1. Determine the network configuration and IP address for the server

You need to ensure that clients on the Internet can connect to the Access Server (either via public IP address on the Access Server or via forwarding from a border firewall) and that the Access Sever is connected to the private network if one is to be used. See the Typical Network Configurations page for descriptions of typical network configurations.

2. Obtain a activation key

Register and sign into to obtain an activation key. If you are evaluating this product, we have already allocated two free connections to test the Access Server.

3. Download and install the OpenVPN Access Server package file

From our download page, choose the option that suits your needs, from Linux operating systems to cloud deployments or virtual machines. For a Linux OS, copy and past the commands from the modal window into your server’s command line. This will set up the software repository for you. It will also download and install the latest Access Server version. For the cloud deployments and virtual machines, we have quick start guides available.

4. Run the initial configuration

After package installation, the default ovpn-init tool runs, which steps you through the configuration of your Access Server and allows you to accept the default options if you’d like. If for some reason you need to run the tool again (to reconfigure settings), you can do so, but please note: do not run the ovpn-init script on an Access Server that is already in use. It will reset your configurations.

Run ovpn-init (without command-line arguments) using the bash shell:

/usr/local/openvpn_as/bin/ovpn-init --force

The ovpn-init utility asks a few questions regarding what IP address and port should be used for the Access Server Admin Web UI, what user credentials should be used to log on to the Admin Web UI to administer the Access Server, information about an activation key, and whether you are setting this up as a primary or secondary node (you will usually select primary unless using a failover or cluster setup).

5.Set a password for the openvpn admin account

After completing the configuration with the ovpn-init tool, you need to set a password for the default admin user, openvpn. You will use this to login to the Admin Web UI for the first time. To do so, run the following command:

passwd openvpn

6. Complete configuration in Admin Web UI

Launch a web browser to open the URL of the OpenVPN Access Server and login with the openvpn user and the password you defined. You’ll be prompted with the End User License Agreement. After reading and accepting that, you can manage your settings within the Admin Web UI.

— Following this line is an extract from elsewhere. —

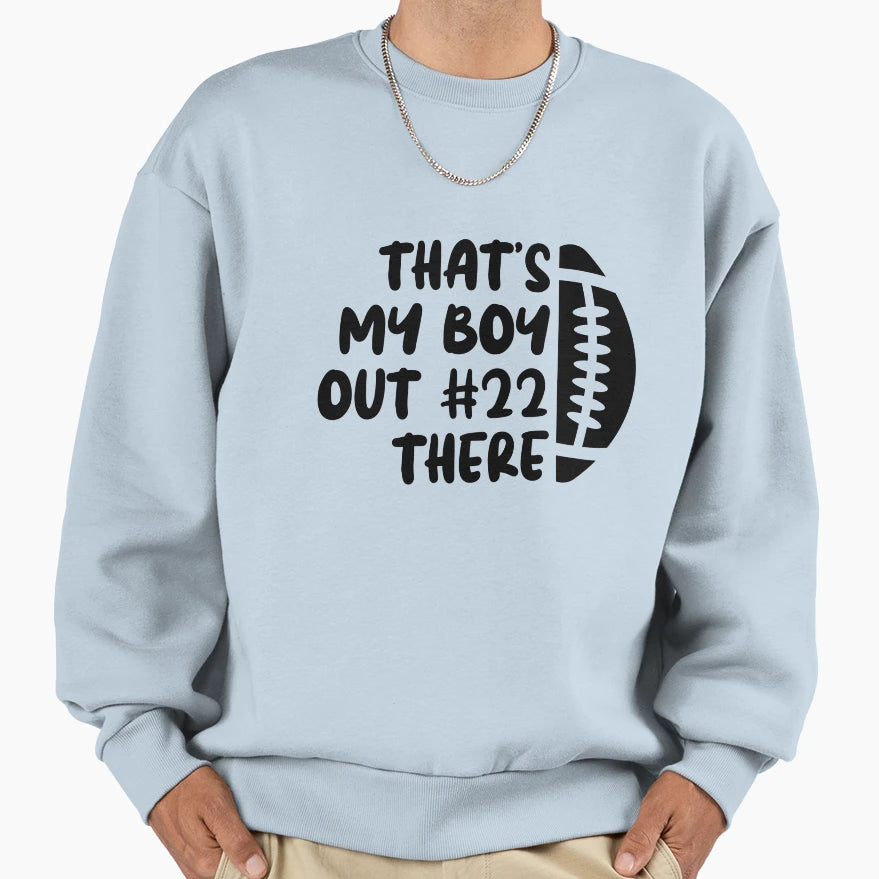 Thats My Out There Sweatshirt - Unique Graphic Unisex - T-Shirt, Sweatshirt, Hoodie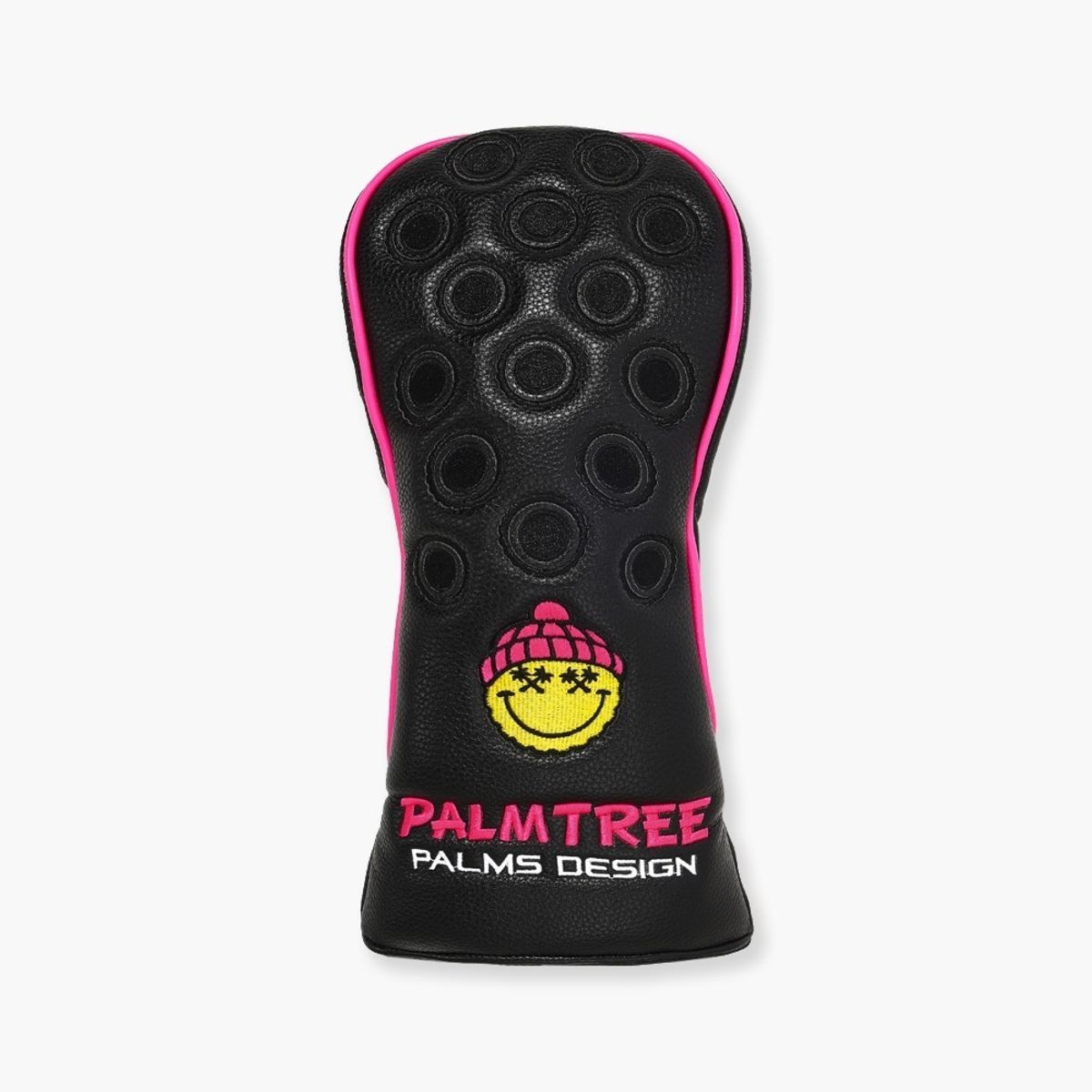팜트리골프(PALMTREE GOLF) 팜조이 네온 드라이버 커버 핑크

7. User authenticates to the Connect Client

The user uses a Web browser to open a URL specified by Access Server that asks for the user's credentials. Once the user is authenticated, the Client UI provides installation options for Linux, Windows, macOS, Android, and iOS client installations. A user may also download a configuration file directly to their computer with the link provided. When the user installs their client using these installations, they are pre-configured with the necessary connection details. The user can simply install the client and connect without any further configuration.

8. User connects to VPN

After the user has authenticated against the VPN Server, the client software will initiate a connection. Depending on the Connect Client software used, the user may see the connection status in their browser. After the connection has been established, the browser window will show the connection status and list the address of the server the user is connected to along with the amount of data that has been transferred between the user's client and the VPN server. The systray icon may also show the connection status and will display a status message informing the user they are connected after the connection has been established.